Caption-style text data:
┏━━
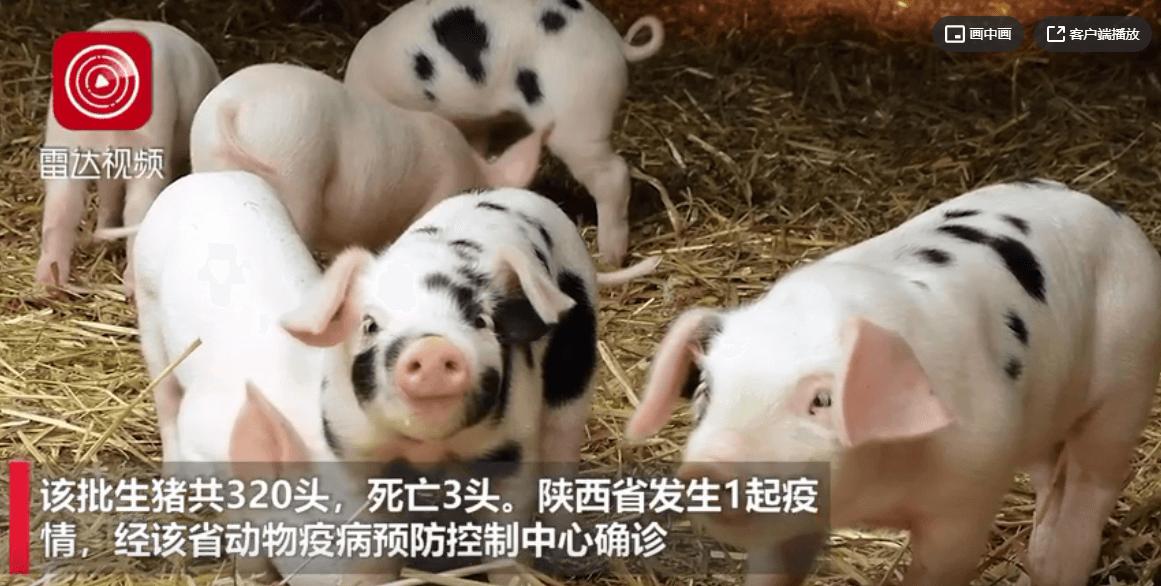 甘肃省酒泉市和陕西省榆林市各发生1起非洲猪瘟疫情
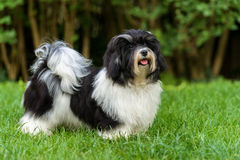 Gelukkige zwart-witte havanese puppyhond in het gras stock foto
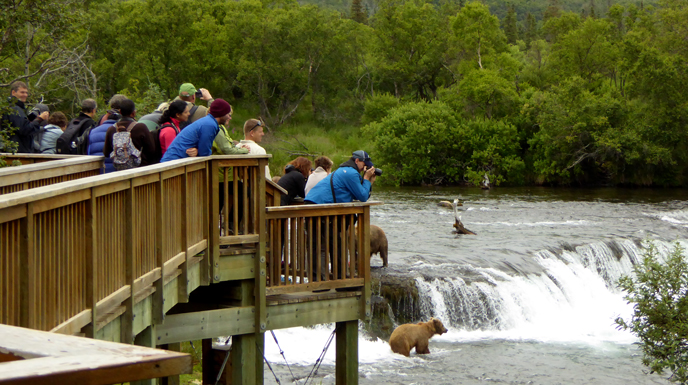 people standing at wildlife viewing platform near waterfall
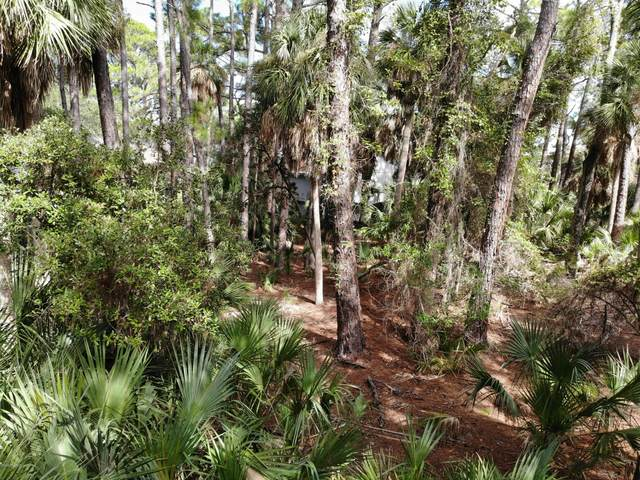 848 Marsh Dunes Road, Fripp Island, SC 29920 (MLS #168509) :: Coastal Realty Group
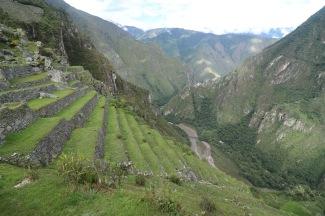 Terrasses Machu Picchu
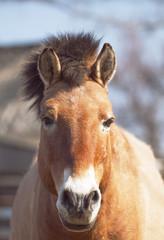 Przewalski's horse (Mongolian wild horse)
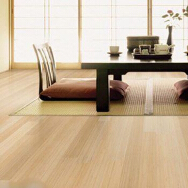 Changzhou GING Imp & Exp Trading Co., Ltd. Strand woven Bamboo Flooring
┗━━
◆ To do
In the copy, every entry must appear exactly as written, and no picture may appear.

◆ Answer space
 甘肃省酒泉市和陕西省榆林市各发生1起非洲猪瘟疫情
 Gelukkige zwart-witte havanese puppyhond in het gras stock foto
 people standing at wildlife viewing platform near waterfall
 848 Marsh Dunes Road, Fripp Island, SC 29920 (MLS #168509) :: Coastal Realty Group
 Terrasses Machu Picchu
 Przewalski's horse (Mongolian wild horse)
 Changzhou GING Imp & Exp Trading Co., Ltd. Strand woven Bamboo Flooring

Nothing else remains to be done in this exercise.